▸ **Records provided**:
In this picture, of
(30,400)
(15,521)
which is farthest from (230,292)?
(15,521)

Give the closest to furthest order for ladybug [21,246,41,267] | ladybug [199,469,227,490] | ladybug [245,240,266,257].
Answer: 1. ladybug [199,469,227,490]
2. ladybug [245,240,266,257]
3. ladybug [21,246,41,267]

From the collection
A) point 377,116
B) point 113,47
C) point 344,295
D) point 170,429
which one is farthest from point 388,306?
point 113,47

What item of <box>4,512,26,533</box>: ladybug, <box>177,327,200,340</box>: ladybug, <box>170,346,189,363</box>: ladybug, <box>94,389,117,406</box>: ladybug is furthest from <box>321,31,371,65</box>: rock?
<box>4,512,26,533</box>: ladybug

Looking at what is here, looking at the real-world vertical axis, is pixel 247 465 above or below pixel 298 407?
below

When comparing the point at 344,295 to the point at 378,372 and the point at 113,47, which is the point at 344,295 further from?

---

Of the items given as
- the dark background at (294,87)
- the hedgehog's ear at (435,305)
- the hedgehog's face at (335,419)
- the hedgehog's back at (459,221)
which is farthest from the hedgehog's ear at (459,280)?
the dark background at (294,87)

▸ **Exercise description**: Copy everything from the line with "Looking at what" down to the line with "When comparing the", renaming "pixel" to "location" wherever it appears and leaving every other word unchanged.

▸ **Answer to the problem**:
Looking at what is here, looking at the real-world vertical axis, is location 247 465 above or below location 298 407?
below

When comparing the point at 344,295 to the point at 378,372 and the point at 113,47, which is the point at 344,295 further from?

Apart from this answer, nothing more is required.